Thankfully, our party times the preceding year left a few phone numbers on my list, so I called a friend of mine to pick me up. “I would love to, but I’m on a yacht with my friend right now and we’ll be back later tonight…” Great… Well, whatever. I left the suitcase at the central station, spent a few hours watching people play beach volley, a few more trying on everything at the only garment store still open late on a Sunday. I spent so much time there that I ended up buying the cheapest (still darn 25 euros!) top just out of pure shame. It chilled for years in my closet but then I grew a bit taller and ended up wearing the life out of it! Finally, I made my way to our last year’s favorite hang-out spot, where my friend promised to get to around midnight. The spot was a salsa bar… All throughout the last year, I managed to successfully fake an ability to dance salsa. However, just because I could hear the rhythm and do something to it with my feet while alone didn’t mean I actually knew the steps… Sitting at that salsa bar, I was watching the table of 7 – 5 girls, 2 guys – dressed up in funky jeans and shirts. It was still early and the place was otherwise empty…
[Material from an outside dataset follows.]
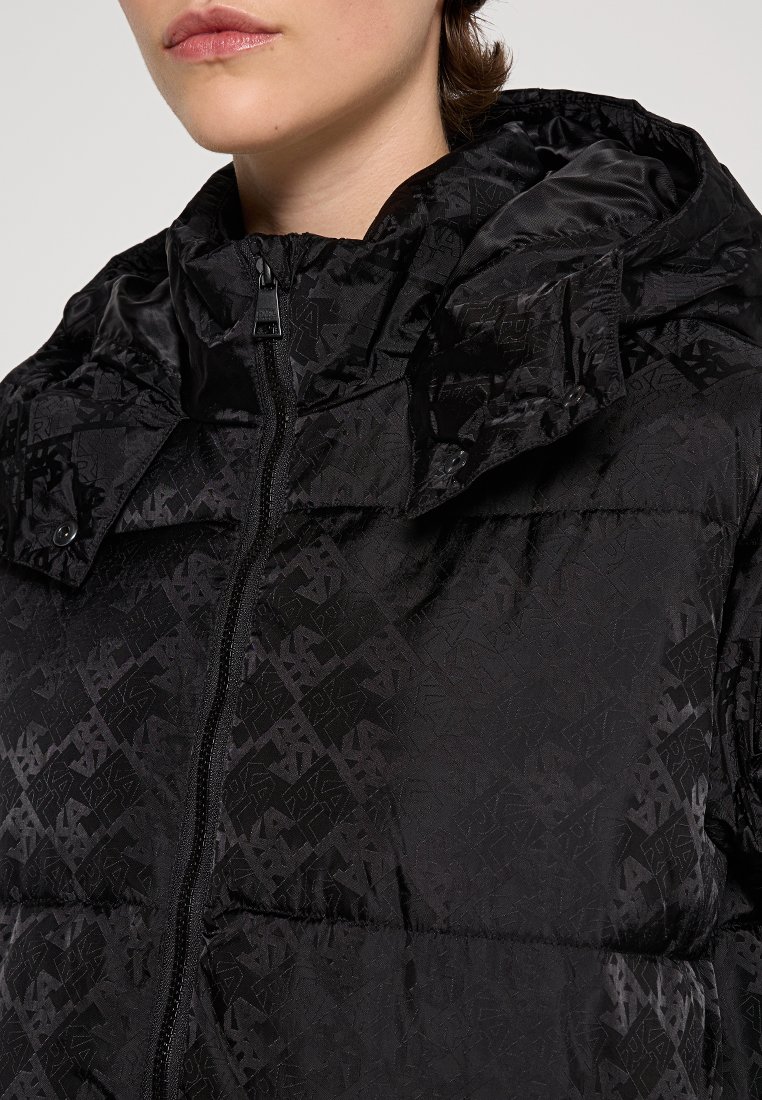 Schwarze Daunenjacke mit strukturiertem geometrischem Muster, Reißverschluss und Kapuze. Das Material wirkt glatt mit einem leichten Glanz.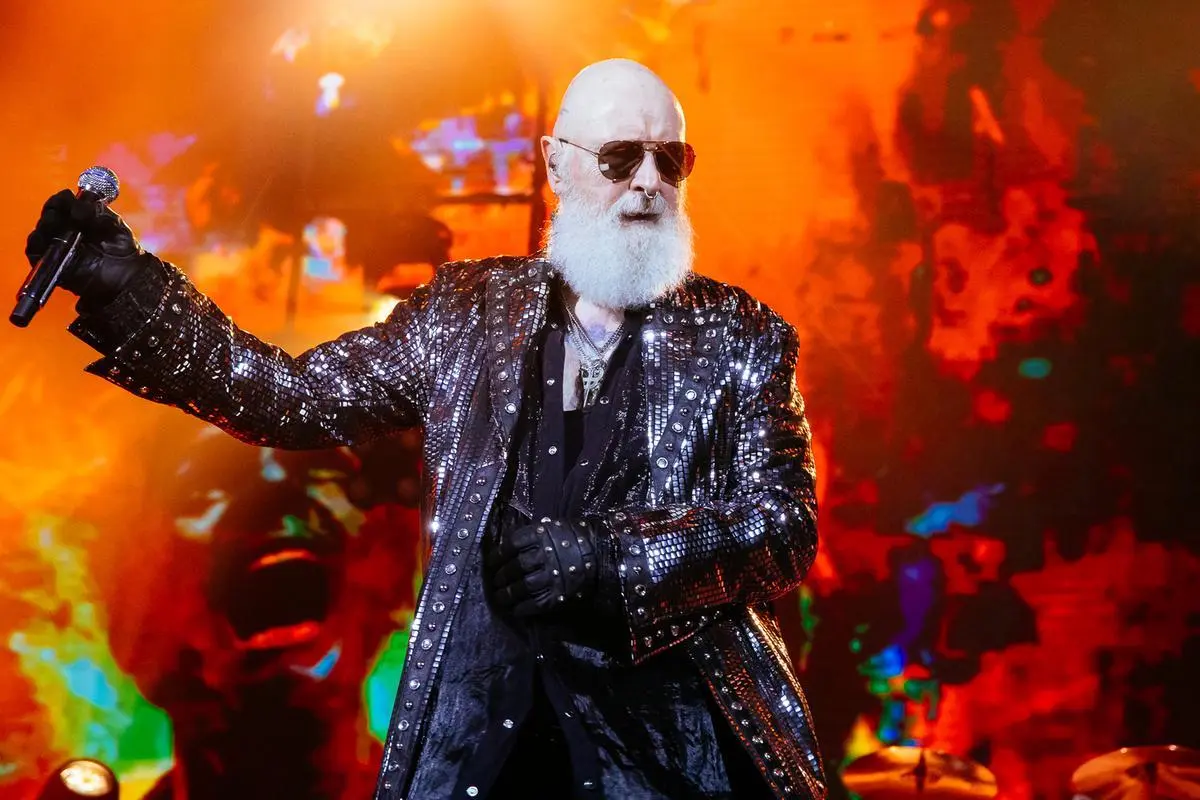 Rob Halford of Judas Priest performing live, holding a microphone against a fiery orange stage backdrop.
When it did fill up and the regular live band began playing, however, I saw that something that changed my life. I saw one of the guys from that table dance with one of the girls from that table. What they did on about 1 square meter of available space (the bar has no dance floor downstairs, just a walk-space between its two sections, where people somehow manage to dance while the band is playing) was through-the-roof-darn-amazing. As I later learned, I happened to have witnessed that year’s best LA salsa dancing couple in the world. When later on my friend finally showed up and tried getting me to dance together (a task in which I, of course, failed rather miserably right away), I was determined to actually go and take lessons.
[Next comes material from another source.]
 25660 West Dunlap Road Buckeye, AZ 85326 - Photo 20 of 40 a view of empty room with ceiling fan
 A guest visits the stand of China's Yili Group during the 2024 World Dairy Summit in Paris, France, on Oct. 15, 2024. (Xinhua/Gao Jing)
This is how I got into my first ever dance class at the age of 18… Ever since, dancing has been shaping my life more and more. I’ve taken classes in belly-dancing, salsa Cubana, salsa LA, salsa on-2, r’n’b, reggaeton, tango, capoeira, pole-fitness, even break-dance (I definitely am forgetting a few :)). I dance all that and then some – electronic music, hip hop, bachata, cha cha cha, lambazouk, Salsa on-2…
But dancing isn’t just fun, or a great exercise, or a personal challenge, or a form of self-expression. It is my ultimate drug, just like traveling, and the best thing about it – I can combine the two! Travels introduced me to different dances, and different dances take me to new places, where I meet new people who introduce me to even newer variations of dancing, newer places, and together with it ideas, experiences, memories… It’s like as if there existed a parallel dance-universe with multiple entrances and uncountable possibilities for enriching one’s life. It’s not all easy, and you might end up with some bruises, but if you could try one new thing in life for yourself, to feel better, to learn to listen to yourself, to open up, meet new friends – maybe you should look around see if there is some little dance course nearby that you can squeeze into your busy schedule (instead of tv-watching, for example). Just don’t say that I haven’t warned you that it has a potential to get you hooked and change your life all around ;).